|DePuy Synthes Chairman Michel Orsinger|
A year after Johnson & Johnson ($JNJ) snatched up Swiss orthopedic devicemaker Synthes for an astounding $21.3 billion, the merging of operations is incredibly slow-going and has cost the combined company some business and research talent, the Swiss publication Finanz und Wirtschaft (Finance and Economics) reports. But a leading executive insists the integration will lead to a more successful combined operation down the line.

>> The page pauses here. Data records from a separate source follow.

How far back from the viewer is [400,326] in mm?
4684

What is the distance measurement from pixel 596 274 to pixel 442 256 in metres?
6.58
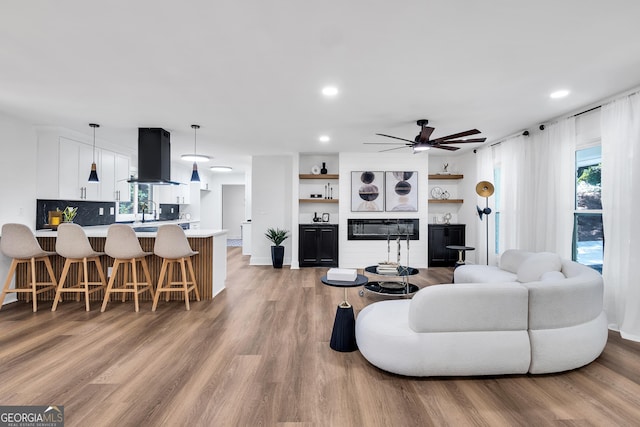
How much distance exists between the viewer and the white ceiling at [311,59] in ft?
6.68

Michel Orsinger, head of the J&J orthopedics business now known as DePuy Synthes, tells the publication in a wide-ranging interview that "less than half of the necessary work is done" in combining the two companies. He also said that staff turnover in the company's Swiss operations has hit the 20% mark, though he noted it reflects about 5% of the 18,000 employees now part of DePuy Synthes overall. Orsinger added that some of the turnover was expected, as the company merged sites and faced DePuy/Synthes overlap in its spinal implant division.
Johnson & Johnson's largest-ever acquisition has had some catches along the way. Last year, for example, Synthes launched a recall of its Hemostatic Bone Putty, warning that the implant could catch fire if exposed to cauterization systems during surgery. And while Johnson & Johnson acquired the company in part to boost its trauma offerings, the article notes that DePuy/Synthes has lost customers since the merger in areas such as trauma – dipping from 50% of the global market to between 40% and 45%. Another problem area: child orthopedics. Orsinger acknowledges this but says the combined company still retains a large market share in both areas.
"It is true that the merger has given us some instability at the customer front and we have easily lost some market share," Orsinger is quoted as saying. He added that child orthopedics remains high, for example, at 20%, behind only Medtronic ($MDT), with 40% of the market. And emerging markets such as China, he noted, are helping propel rapid growth that will contribute to filling the gap.
But Orsinger said the merger, while taking long to complete, remains on schedule. And while Western economies continue to struggle and sales remain sluggish in those areas, Orsinger said China and other emerging market regions will supply a growing customer and employee talent base that will address any short-term setbacks.